Thursday, January 11, 2018
The Delaware Court of Chancery denied a motion seeking disclosure of privileged materials
It bears repeating what this Court has stated before: that Delaware Rule of Evidence 502(b)—codifying the attorney-client privilege—stands in contrast to the bulk of the Rules of Evidence. The latter are largely designed to promote the search for truth with respect to the matter litigated. Rule 502, by contrast, protects attorney client privilege in a way that is, in a narrow sense, inimical to that goal. In a broader sense, of course, the rule promotes justice by allowing free communication between client and counsel, a right which the Rules (and common sense) hold superior, in most instances, to the incremental advantage in the search for truth to be gained from invading the privilege.
Here, the Plaintiffs move for an order to compel production despite the privilege. There are situations where the search for truth or other meritorious interests are so compromised by maintenance of the attorney-client privilege that justice requires that the privilege yield. Strait is the gate and narrow the road to an order vitiating the privilege, however. The Plaintiffs rely on the so-called Garner and crime-fraud exceptions to the application of the privilege; for the reasons below, I deny the Motion to Compel to the extent that it relies on those exceptions.
The litigation alleges breach of fiduciary duties
I issued a Memorandum Opinion holding that the Complaint stated a claim against the Polk family for breach of fiduciary duties, but that it failed to do so as to the non-Polk family directors or Polk’s law firm and financial advisor. Before me now is the Plaintiffs’ Motion to Compel, which seeks production of documents that the Defendants have withheld on the basis of attorney client privilege and the work-product doctrine. The Plaintiffs argue that several of the entries on the privilege logs produced by the Defendants are deficient, and that in any event, all of the documents withheld as privileged should be produced under the Garner and crime-fraud exceptions...

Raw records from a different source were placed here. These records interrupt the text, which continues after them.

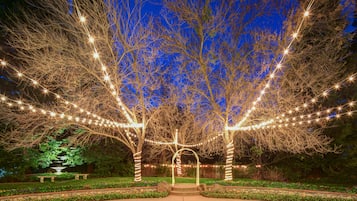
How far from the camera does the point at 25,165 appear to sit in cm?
1723

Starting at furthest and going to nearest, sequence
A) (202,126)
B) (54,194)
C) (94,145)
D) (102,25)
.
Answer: (94,145), (202,126), (102,25), (54,194)

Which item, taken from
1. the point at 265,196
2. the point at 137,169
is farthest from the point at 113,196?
the point at 265,196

The Garner exception is a judicially created doctrine founded on the recognition that “where the corporation is in suit against its stockholders on charges of acting inimically to stockholder interests, protection of those interests as well as those of the corporation and of the public require that the availability of the privilege be subject to the right of the stockholders to show ‘good cause’ why the privilege should not apply.” A corporation invokes the attorney-client privilege through its officers and directors; those individuals owe a duty to the stockholders to exercise the privilege in the best interests of the corporation.

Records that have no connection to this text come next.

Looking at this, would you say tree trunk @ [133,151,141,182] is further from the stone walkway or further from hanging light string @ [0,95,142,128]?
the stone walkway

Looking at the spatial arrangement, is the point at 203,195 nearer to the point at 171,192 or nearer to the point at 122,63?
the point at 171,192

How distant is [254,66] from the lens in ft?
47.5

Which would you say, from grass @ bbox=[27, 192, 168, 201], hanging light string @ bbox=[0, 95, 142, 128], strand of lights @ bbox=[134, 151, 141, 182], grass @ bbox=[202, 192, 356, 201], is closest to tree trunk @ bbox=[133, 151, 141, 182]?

Movants failed to meet the Garner test.
The Defendants argue that the crime-fraud exception is inapplicable here because the Plaintiffs have disclaimed any intention of bringing a fraud claim. As the Defendants point out, at the motion-to-dismiss stage, the Plaintiffs styled their claim as one for breach of fiduciary duties stemming from, among other things, the failure to disclose several material facts in connection with the 2011 self-tender, and specifically disclaimed accusations of fraud. I note that the rationale underlying the crime-fraud exception—that the administration of justice is undermined when individuals seek legal advice to assist them in breaking the law —appears to apply with equal force to a client who hires an attorney to help him commit an intentional breach of fiduciary duty premised on deceiving stockholders about a significant transaction. Nonetheless, I need not decide whether the crime-fraud exception covers communications designed to further fraud-like intentional breaches of fiduciary duty, because assuming that it does, the Plaintiffs have failed to show that it applies here.
The Plaintiffs’ invocation of the crime-fraud exception suffers from a fatal flaw: the absence of any evidence that the Defendants sought the advice of their attorneys for the purpose of accomplishing their allegedly fraudulent scheme. The Plaintiffs aver that the 2011 self-tender was fraudulently induced via a failure to disclose several material facts, including that the Polk family was considering selling the company. And, as the privilege logs reveal, the Defendants consulted with attorneys about various restructuring options, including the self-tender. But there is no indication that the Defendants intended to use these consultations to further the purportedly fraudulent scheme, or that the advice received during these consultations helped them perpetrate the scheme. The Plaintiffs have shown only that, during the alleged fraud, the Defendants spoke with counsel about matters related to the transaction in connection with which they allegedly provided inadequate disclosures; the 2011 self-tender. That is not enough, to my mind, to invoke the crime-fraud exception.